Urban Promise

I recently got back from a vacation in New York and Toronto, the US and Canada’s largest cities respectively. So, unsurprisingly, I have been thinking a lot lately about cities. What makes cities tick? What makes them work? What makes them great? Why do they tend to differ politically from surrounding rural areas? I couldn’t help but think of this last question in relation to an incident during the US Republican primary campaign in which one of the candidates baited a rural audience by attacking cities as a kind of icon of all that is wrong in American society: city folk don’t share rural values; city folk aren’t real Americans.

I think both the inherent promise and difficulty of urban society is the idea of difference. In a large North American city you are confronted by all sorts of people, people who differ in income, background, ethnic heritage, religious beliefs, and so forth. It is practically unavoidable, and it means that if you are going to have any sense of community in or ownership of your city, it will be of a more abstract and loose kind than in a more rural environment with greater uniformity of culture.

The flip side of this is the rural promise, which is also its inherent difficulty. Rural communities are good at building tight bonds and this is a great promise indeed, but crucially, this tightness is reliant on shared beliefs, values, backgrounds, etc. If one doesn’t ‘fit’ into the community and its values — whether by choice or not — these communities tend not to be as friendly and warm as they are made out to be.

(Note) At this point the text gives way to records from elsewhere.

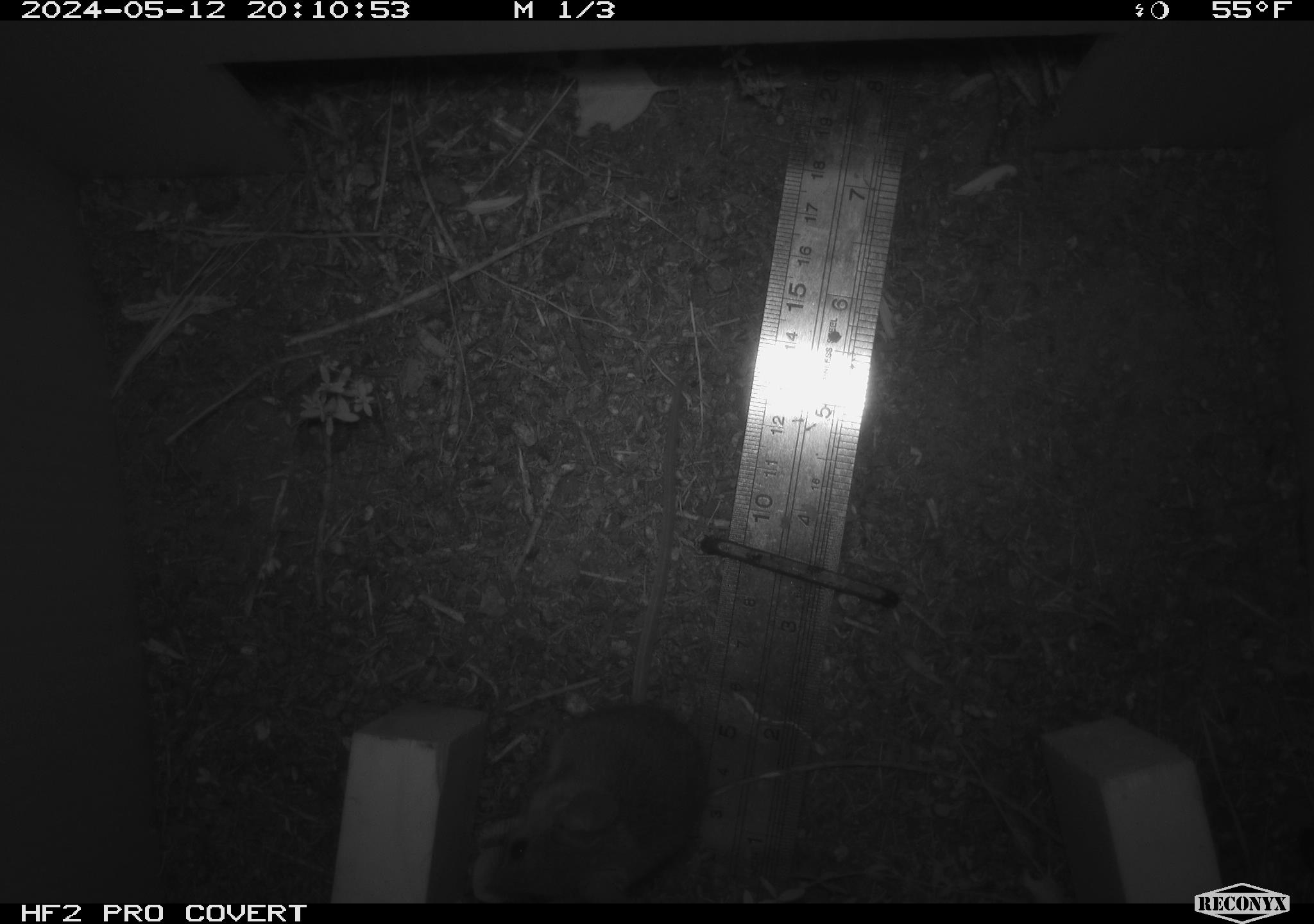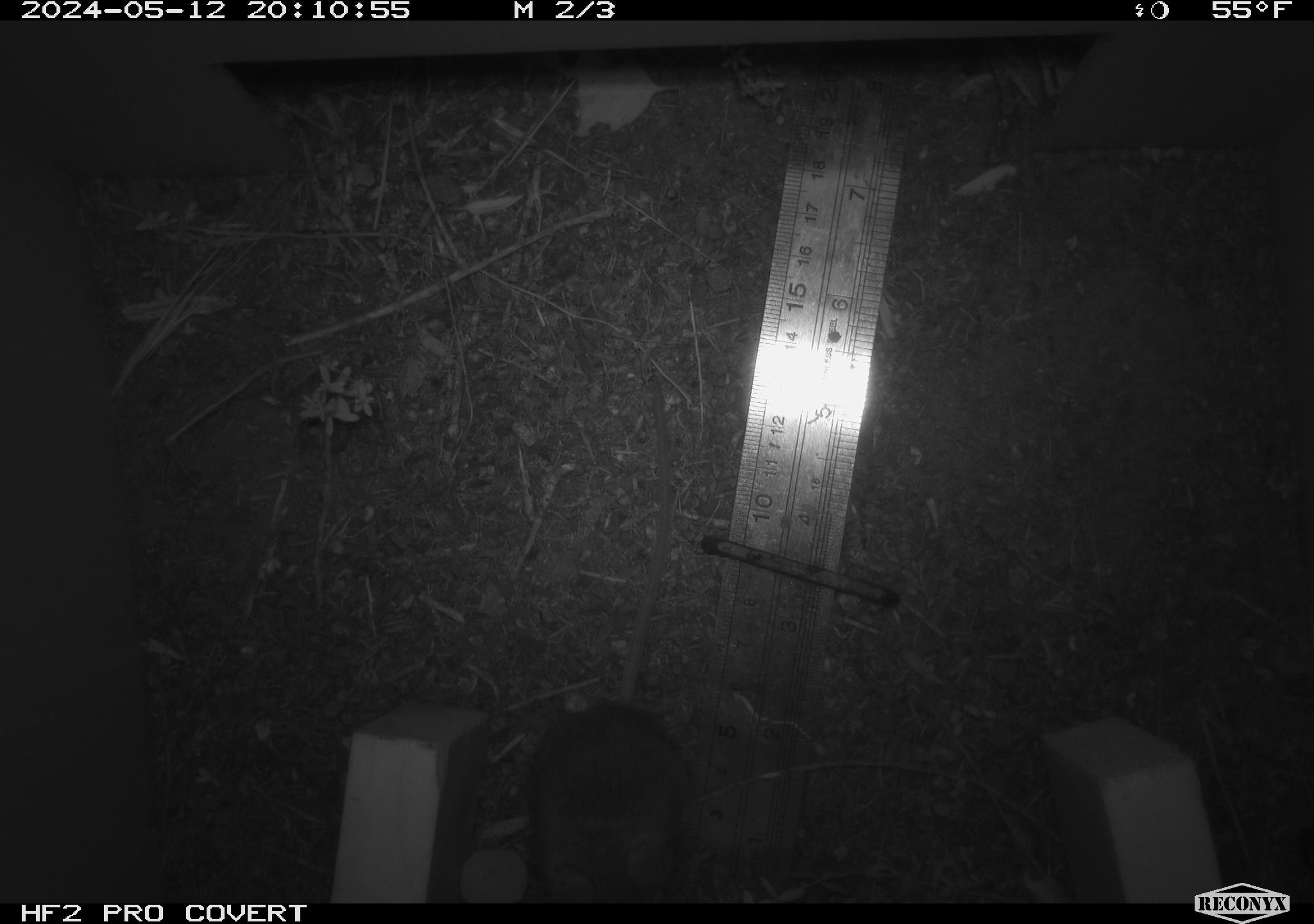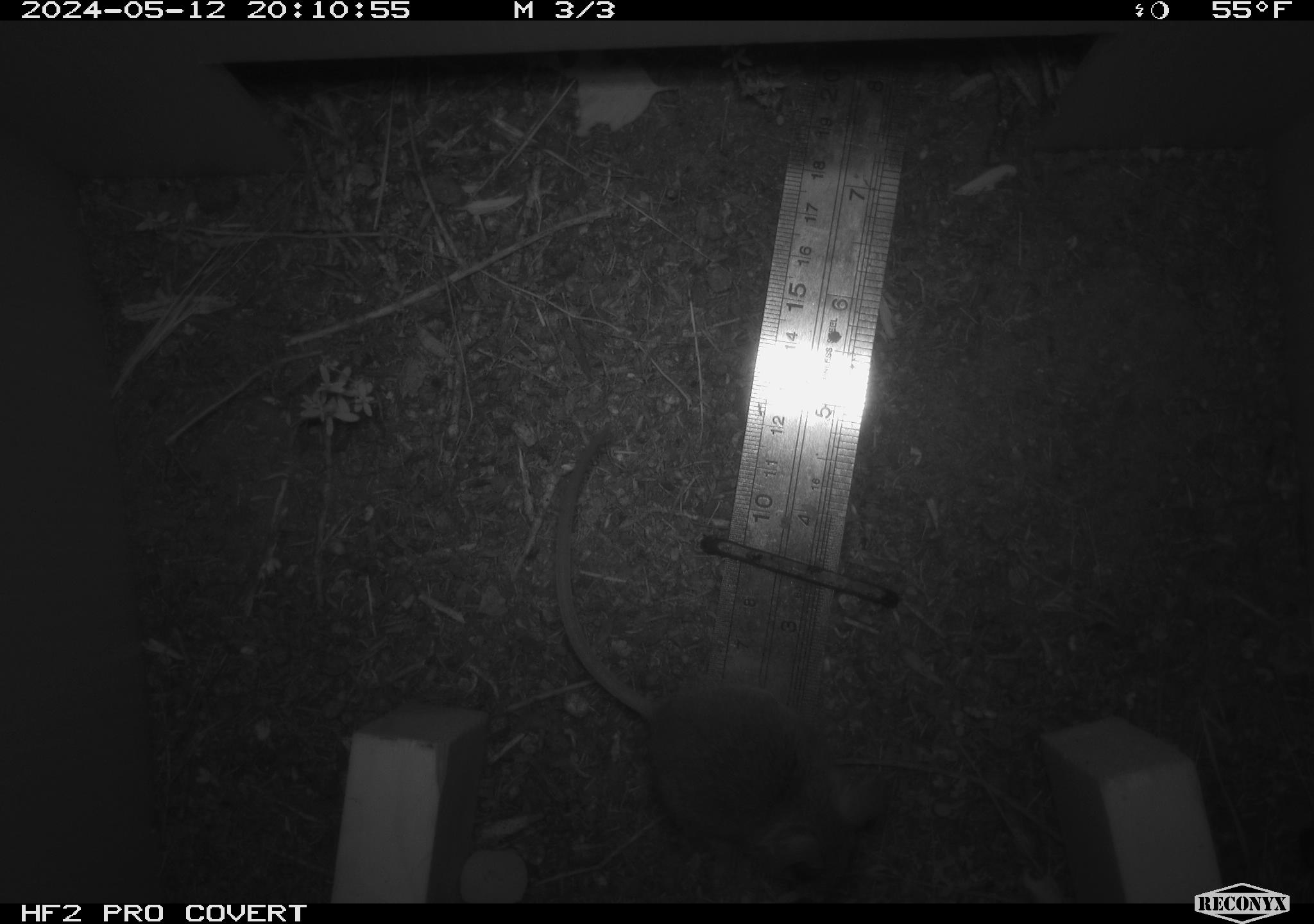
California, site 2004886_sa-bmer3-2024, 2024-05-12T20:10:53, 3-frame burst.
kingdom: Animalia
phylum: Chordata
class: Mammalia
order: Rodentia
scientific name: Rodentia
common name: mouse species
Mouse species (Rodentia).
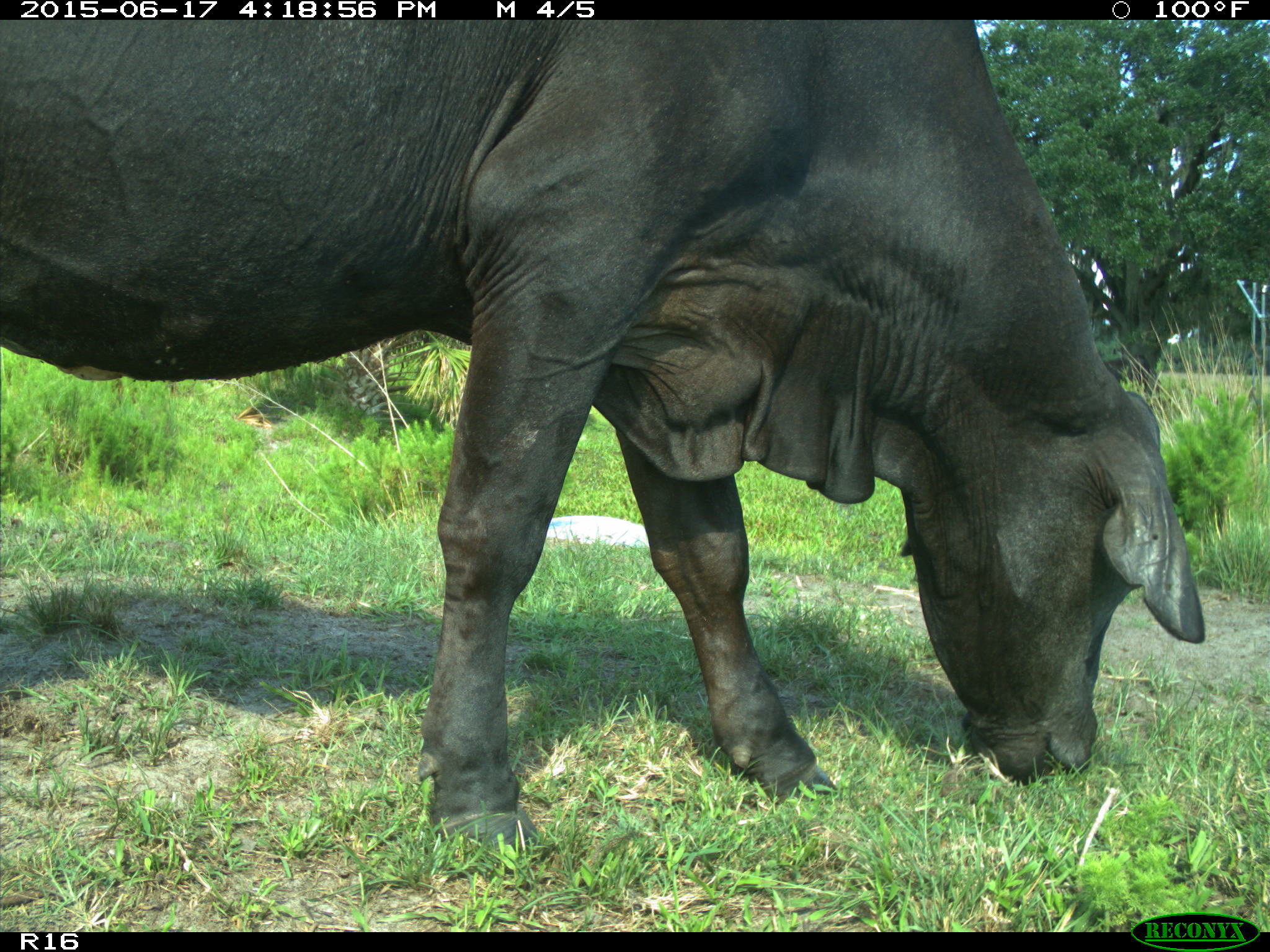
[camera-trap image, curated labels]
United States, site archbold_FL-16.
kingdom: Animalia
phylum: Chordata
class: Mammalia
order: Artiodactyla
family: Bovidae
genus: Bos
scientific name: Bos taurus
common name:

I bring all this up not just because I find myself on the ‘outside’ of traditional values (despite being very traditional in many respects), though this is certainly relevant to me, but because in a modern Western democratic society, our federal politics and national identities need to be increasingly of the ‘urban’ sense of community. We have never been monolithic societies, but the nature of the diversity within our borders has changed and expanded over the decades. If our societies are going to survive we need to build community, but by definition it will have to be a broad community, with the underlying sense that we need to make our society work for all of its citizens, not just those who are like us in one way or another.

Does this mean there will be loss? Yes. But, there is such richness to be gained too. And freedom. And this is a good thing.